▶ [TEXT SEGMENT]
Chess game data mining: exploring the advantage of the bishop pair with pgn-extract


In chess, there are many structural and material features that it is widely accepted can affect the outcome of a game and are therefore either desirable to achieve or best avoided. The most basic is that having more material than your opponent usually conveys a significant advantage, but there are plenty of others that apply when material is balanced. For instance: an isolated pawn often represents a weakness because it has to be defended by a piece, while having your rook on the seventh rank is likely to be hard for your opponent to defend against.

Despite the fact that the experience of chess players bears out these widely held wisdoms, it does no harm to try to find empirical evidence to support them. So in this post I am going to explore one of the ways in which one might mine a database of chess games to evidence of the impact of a particular feature in practice. In the process I will also touch on the care that must be taken both in preparing the data and in interpreting the results.

Previous studies

It is widely acknowledged that a player with two bishops has an advantage over an opponent with either two knights or a bishop and knight and previous studies have sought to quantify this by examining the results of games. The earliest study I am aware of was by GM Gennady Timoshschenko[1] in which he examined the relative strengths of different bishop and knight combinations. I haven’t been able to locate the original text of this study but some details are given by Larry Kaufman in Beware the Bishop Pair[2]. He reports that Timoshchenko looked at 150,000 games and found in one his his results that two bishops won by a margin of 70% to 30% over two knights. Kaufman also reports that when comparing a single bishop against a single knight, the number of pawns on the board affected the balance, with larger numbers of pawns hindering a bishop’s mobility over that of a knight. Unfortunately, Kaufman provides no details of either the nature of the games studied (e.g., player rating levels), the way in which the material balance was identified, or the number of games identified with a particular piece combination.

In 1995, Mark Sturman[3] extended the original study using a database of over 350,000 games and noted that he only presented results where there were at least 100 games available for his data points. He found that the greatest advantage was the case of BB vs NN but only had three data points: for 4, 5 or 6 pawns. From his diagram it appears that the winning percentages for the bishop pair were between 66% and 70%. However, it isn’t clear what role draws played in calculating the percentages.

▶ [REQUIRED TASKS]
1: According to the chess article, how many games were in the database Mark Sturman used in 1995?
2: Please copy the entries verbatim, from the line containing "How great a distance separates" through the last line of the entries.
The chess article and the entries come from unrelated sources.

▶ [Data drawn from a collection]
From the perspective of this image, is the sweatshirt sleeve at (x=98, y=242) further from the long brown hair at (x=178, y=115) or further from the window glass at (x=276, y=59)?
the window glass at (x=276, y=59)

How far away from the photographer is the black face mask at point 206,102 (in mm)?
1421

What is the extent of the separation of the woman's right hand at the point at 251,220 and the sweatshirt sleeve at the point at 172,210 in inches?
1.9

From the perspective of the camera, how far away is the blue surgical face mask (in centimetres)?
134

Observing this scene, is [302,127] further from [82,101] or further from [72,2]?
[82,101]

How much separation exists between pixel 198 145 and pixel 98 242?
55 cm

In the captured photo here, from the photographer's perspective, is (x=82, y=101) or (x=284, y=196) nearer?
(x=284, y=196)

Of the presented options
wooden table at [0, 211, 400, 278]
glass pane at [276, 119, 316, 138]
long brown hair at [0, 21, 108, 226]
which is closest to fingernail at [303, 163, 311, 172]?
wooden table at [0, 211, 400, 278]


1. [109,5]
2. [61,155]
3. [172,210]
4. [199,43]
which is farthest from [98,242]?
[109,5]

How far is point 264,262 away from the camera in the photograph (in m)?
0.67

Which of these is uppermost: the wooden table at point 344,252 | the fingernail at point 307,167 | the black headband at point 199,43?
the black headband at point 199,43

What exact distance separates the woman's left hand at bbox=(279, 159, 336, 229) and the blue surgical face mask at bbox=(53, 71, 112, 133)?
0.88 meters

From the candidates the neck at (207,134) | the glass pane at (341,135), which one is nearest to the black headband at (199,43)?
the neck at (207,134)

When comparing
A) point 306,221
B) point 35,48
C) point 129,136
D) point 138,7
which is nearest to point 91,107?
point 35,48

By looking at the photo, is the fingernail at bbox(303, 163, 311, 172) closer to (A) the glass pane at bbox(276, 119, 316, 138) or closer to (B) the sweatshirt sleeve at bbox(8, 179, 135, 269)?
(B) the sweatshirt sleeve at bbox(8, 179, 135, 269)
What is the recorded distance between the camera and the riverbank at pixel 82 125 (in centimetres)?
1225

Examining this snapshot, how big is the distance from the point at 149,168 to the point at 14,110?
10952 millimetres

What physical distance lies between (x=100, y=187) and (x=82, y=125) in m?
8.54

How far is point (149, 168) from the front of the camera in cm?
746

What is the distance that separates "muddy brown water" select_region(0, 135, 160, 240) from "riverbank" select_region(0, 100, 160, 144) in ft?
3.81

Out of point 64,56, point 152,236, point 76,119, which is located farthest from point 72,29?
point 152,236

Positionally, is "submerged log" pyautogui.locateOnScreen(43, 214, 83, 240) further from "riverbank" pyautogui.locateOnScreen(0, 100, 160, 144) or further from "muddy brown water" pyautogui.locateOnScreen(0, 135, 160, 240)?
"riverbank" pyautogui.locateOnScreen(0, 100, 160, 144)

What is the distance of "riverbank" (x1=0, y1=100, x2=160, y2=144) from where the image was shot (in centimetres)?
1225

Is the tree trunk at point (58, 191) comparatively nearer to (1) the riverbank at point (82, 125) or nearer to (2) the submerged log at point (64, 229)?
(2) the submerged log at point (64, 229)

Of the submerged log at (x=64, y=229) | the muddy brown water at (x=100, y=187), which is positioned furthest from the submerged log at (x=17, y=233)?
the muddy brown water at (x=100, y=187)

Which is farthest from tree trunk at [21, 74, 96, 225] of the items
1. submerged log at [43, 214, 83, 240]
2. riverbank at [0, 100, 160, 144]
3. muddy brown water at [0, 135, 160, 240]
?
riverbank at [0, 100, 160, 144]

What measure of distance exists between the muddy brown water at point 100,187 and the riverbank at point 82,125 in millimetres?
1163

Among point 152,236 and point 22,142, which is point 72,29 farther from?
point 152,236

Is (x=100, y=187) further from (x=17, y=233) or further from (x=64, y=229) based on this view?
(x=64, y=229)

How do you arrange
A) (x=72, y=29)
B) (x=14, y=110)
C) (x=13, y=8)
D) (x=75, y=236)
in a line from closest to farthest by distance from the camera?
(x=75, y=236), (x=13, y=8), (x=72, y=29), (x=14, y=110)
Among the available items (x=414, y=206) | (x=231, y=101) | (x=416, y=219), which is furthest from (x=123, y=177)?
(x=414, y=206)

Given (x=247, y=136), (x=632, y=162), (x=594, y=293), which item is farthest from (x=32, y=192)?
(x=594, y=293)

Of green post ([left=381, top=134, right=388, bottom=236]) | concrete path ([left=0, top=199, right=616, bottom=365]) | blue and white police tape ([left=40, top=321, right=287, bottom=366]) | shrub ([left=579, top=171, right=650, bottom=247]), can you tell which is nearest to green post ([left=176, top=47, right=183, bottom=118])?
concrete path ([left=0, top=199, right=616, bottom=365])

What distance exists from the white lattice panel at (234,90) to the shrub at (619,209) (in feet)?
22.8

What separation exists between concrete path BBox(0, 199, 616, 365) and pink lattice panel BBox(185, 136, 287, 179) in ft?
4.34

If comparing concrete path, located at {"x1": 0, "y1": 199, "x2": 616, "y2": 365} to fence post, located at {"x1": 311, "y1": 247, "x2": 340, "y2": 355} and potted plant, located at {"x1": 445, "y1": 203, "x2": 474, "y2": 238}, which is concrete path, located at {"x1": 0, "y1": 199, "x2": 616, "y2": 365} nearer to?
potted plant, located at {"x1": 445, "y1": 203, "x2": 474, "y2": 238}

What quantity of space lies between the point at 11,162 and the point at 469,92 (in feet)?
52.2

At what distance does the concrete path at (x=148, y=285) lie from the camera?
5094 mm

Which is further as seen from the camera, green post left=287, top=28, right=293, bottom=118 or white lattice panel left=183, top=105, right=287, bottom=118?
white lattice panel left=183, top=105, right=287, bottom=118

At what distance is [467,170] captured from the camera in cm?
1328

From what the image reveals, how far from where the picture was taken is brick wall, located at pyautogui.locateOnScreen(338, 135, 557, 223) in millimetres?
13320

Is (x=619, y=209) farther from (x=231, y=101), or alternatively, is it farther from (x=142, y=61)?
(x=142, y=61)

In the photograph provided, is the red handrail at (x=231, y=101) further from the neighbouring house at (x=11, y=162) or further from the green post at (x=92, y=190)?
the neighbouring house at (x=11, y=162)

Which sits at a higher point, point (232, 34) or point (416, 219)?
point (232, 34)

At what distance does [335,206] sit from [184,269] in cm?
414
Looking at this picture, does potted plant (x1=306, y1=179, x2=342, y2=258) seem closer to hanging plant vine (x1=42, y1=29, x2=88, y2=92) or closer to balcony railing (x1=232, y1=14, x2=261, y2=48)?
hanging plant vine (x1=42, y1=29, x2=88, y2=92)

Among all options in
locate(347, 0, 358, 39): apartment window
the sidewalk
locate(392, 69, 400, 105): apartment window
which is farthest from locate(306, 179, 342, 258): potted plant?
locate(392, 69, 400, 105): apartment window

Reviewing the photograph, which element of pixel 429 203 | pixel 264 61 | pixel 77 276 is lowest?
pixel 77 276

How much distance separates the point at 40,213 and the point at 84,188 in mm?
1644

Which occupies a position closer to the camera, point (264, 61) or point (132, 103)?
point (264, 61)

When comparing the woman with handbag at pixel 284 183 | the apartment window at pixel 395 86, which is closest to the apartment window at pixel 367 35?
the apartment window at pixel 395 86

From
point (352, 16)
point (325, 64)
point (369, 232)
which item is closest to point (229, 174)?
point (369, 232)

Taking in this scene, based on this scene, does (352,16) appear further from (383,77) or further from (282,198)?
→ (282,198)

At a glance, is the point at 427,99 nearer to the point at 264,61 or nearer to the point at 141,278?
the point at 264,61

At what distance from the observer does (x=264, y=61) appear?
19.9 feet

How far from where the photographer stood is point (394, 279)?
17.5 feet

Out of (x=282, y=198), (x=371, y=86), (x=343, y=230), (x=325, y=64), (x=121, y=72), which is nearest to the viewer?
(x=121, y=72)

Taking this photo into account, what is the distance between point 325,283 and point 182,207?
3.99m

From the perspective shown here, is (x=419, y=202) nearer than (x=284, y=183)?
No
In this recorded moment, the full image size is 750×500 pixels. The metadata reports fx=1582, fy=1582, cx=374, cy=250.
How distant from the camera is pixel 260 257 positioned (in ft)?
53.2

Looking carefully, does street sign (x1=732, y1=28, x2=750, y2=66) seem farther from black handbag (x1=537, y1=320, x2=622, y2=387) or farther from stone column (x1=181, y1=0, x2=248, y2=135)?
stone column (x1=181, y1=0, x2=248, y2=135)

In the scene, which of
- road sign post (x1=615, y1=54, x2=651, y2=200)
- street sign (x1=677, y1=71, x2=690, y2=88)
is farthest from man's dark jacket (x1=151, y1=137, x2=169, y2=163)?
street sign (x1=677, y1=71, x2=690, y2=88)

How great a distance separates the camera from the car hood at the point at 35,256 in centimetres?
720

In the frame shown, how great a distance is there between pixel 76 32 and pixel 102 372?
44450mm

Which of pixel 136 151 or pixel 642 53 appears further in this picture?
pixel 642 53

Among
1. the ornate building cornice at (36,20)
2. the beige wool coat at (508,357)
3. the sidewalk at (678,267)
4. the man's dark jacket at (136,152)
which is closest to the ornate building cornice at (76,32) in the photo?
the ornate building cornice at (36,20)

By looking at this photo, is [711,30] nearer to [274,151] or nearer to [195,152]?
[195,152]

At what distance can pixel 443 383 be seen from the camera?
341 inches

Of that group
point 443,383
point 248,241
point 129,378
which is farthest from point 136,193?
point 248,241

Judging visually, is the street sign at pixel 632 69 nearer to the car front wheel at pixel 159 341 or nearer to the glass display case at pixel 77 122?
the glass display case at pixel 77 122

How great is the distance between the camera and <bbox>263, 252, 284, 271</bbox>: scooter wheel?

▶ [SOLUTIONS BELOW]
1: Over 350,000 games.

2:
How great a distance separates the camera from the car hood at the point at 35,256 in centimetres?
720

In the frame shown, how great a distance is there between pixel 76 32 and pixel 102 372?
44450mm

Which of pixel 136 151 or pixel 642 53 appears further in this picture?
pixel 642 53

Among
1. the ornate building cornice at (36,20)
2. the beige wool coat at (508,357)
3. the sidewalk at (678,267)
4. the man's dark jacket at (136,152)
which is closest to the ornate building cornice at (76,32) in the photo?
the ornate building cornice at (36,20)

By looking at this photo, is [711,30] nearer to [274,151] or nearer to [195,152]?
[195,152]

At what distance can pixel 443 383 be seen from the camera?
341 inches

Of that group
point 443,383
point 248,241
point 129,378
which is farthest from point 136,193?
point 248,241

Judging visually, is the street sign at pixel 632 69 nearer to the car front wheel at pixel 159 341 or nearer to the glass display case at pixel 77 122?
the glass display case at pixel 77 122

How great is the distance between the camera and <bbox>263, 252, 284, 271</bbox>: scooter wheel?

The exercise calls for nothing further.